**REQUIRED WORK**. When you restate the records, do so word for word and omit any picture they contain.

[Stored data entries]
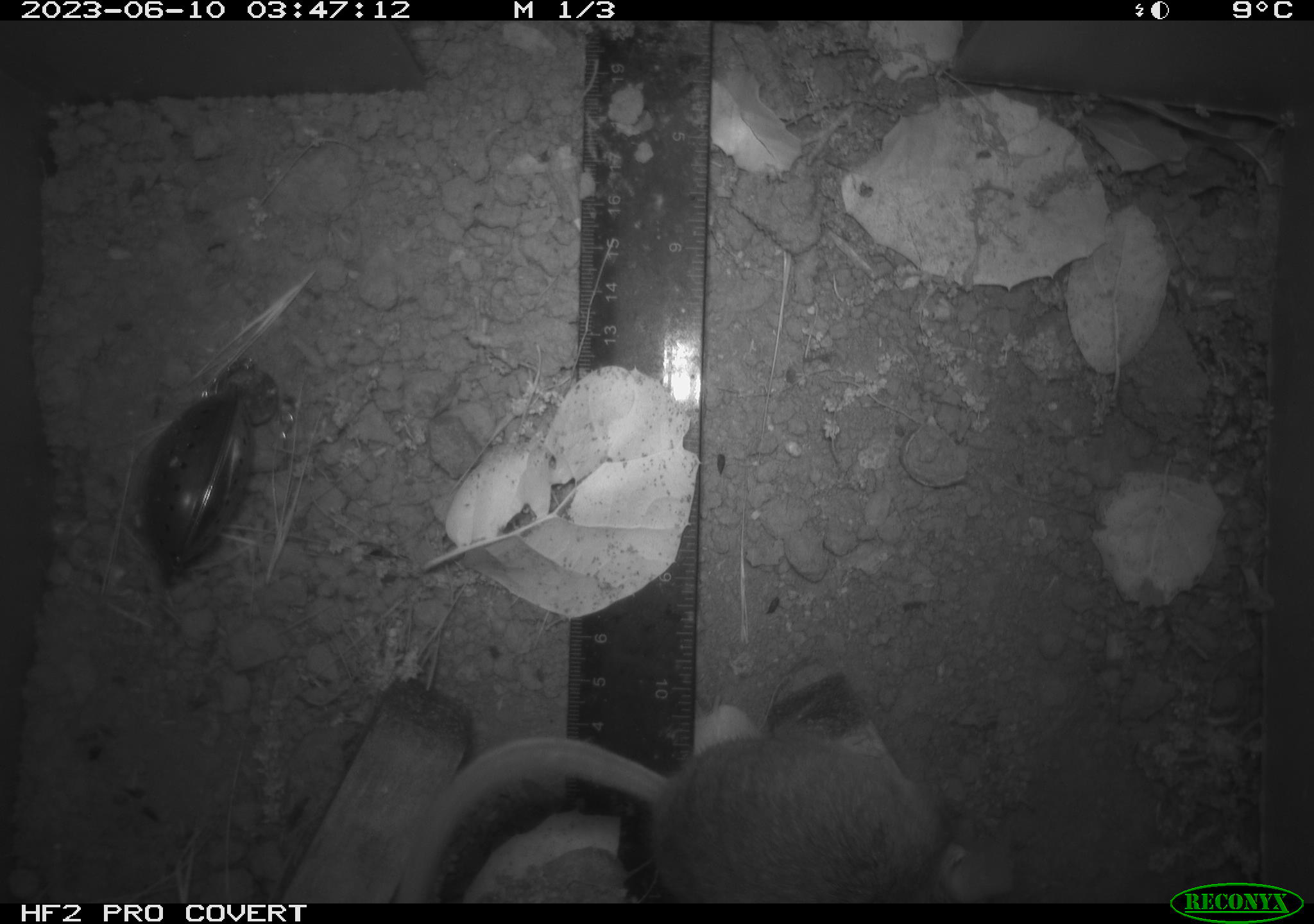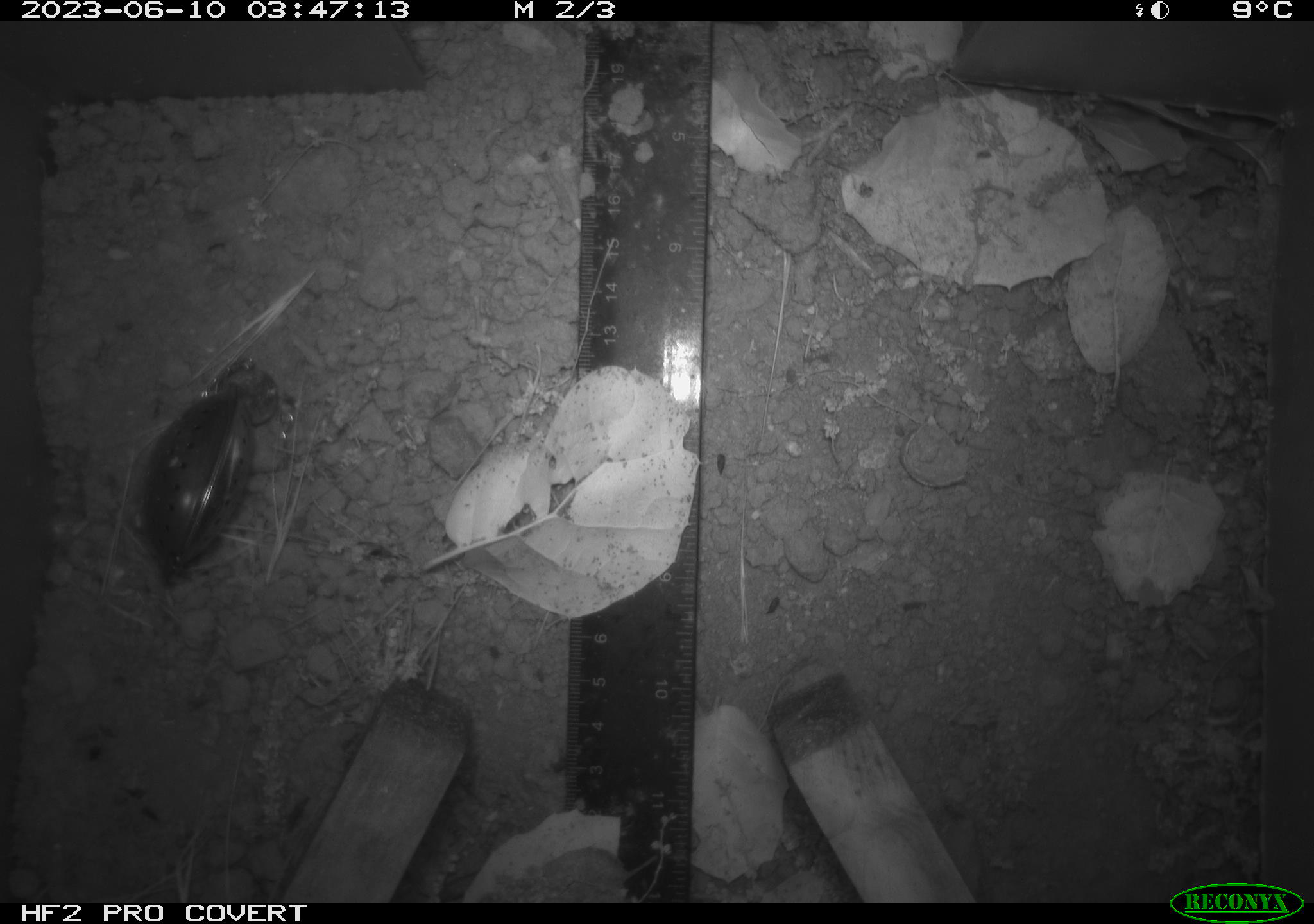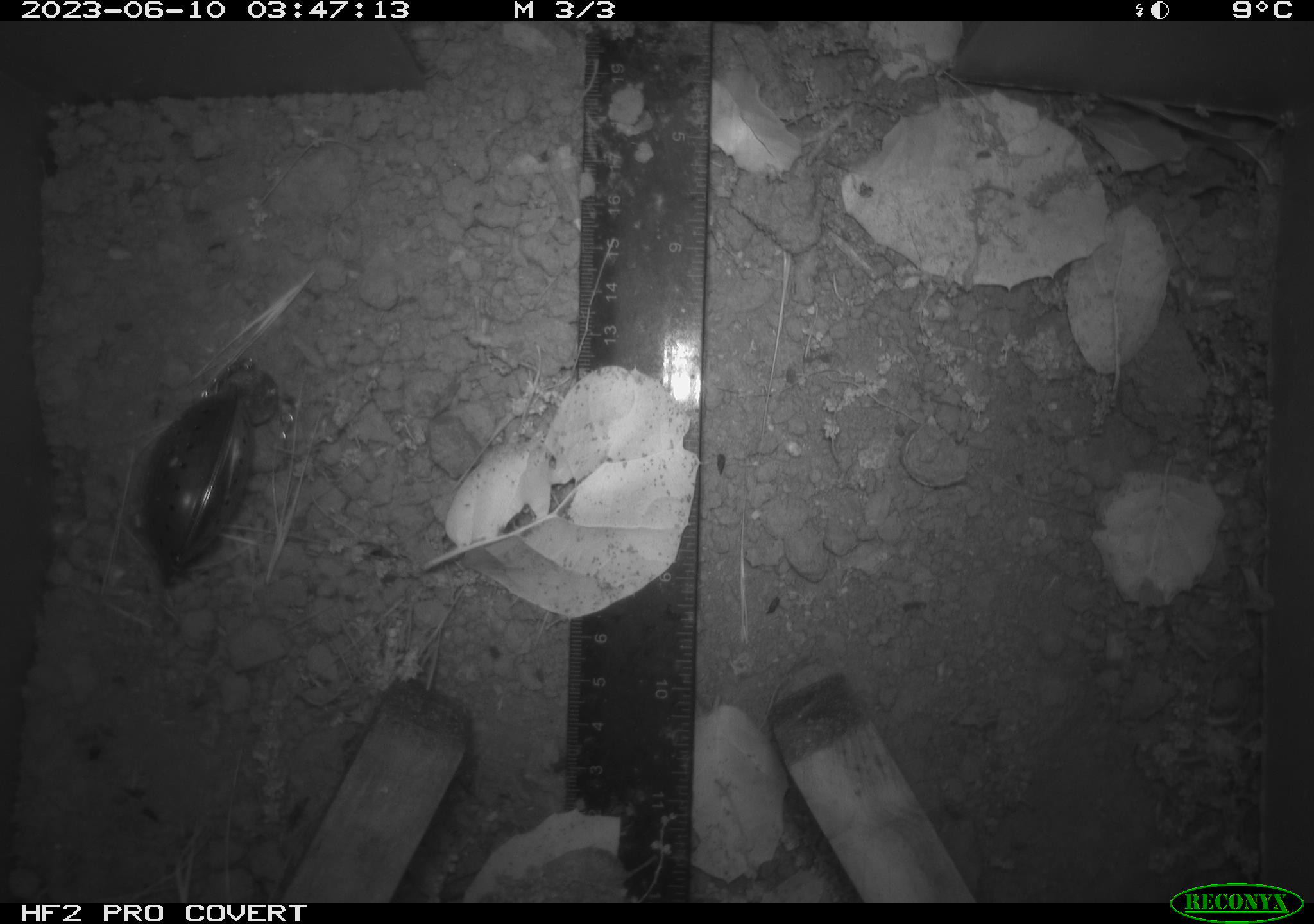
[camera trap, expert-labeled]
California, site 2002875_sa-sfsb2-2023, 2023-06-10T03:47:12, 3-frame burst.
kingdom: Animalia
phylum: Chordata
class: Mammalia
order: Rodentia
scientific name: Rodentia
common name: mouse species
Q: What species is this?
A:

**ANSWER TO THIS EXERCISE**.
[camera trap, expert-labeled]
California, site 2002875_sa-sfsb2-2023, 2023-06-10T03:47:12, 3-frame burst.
kingdom: Animalia
phylum: Chordata
class: Mammalia
order: Rodentia
scientific name: Rodentia
common name: mouse species
Q: What species is this?
A:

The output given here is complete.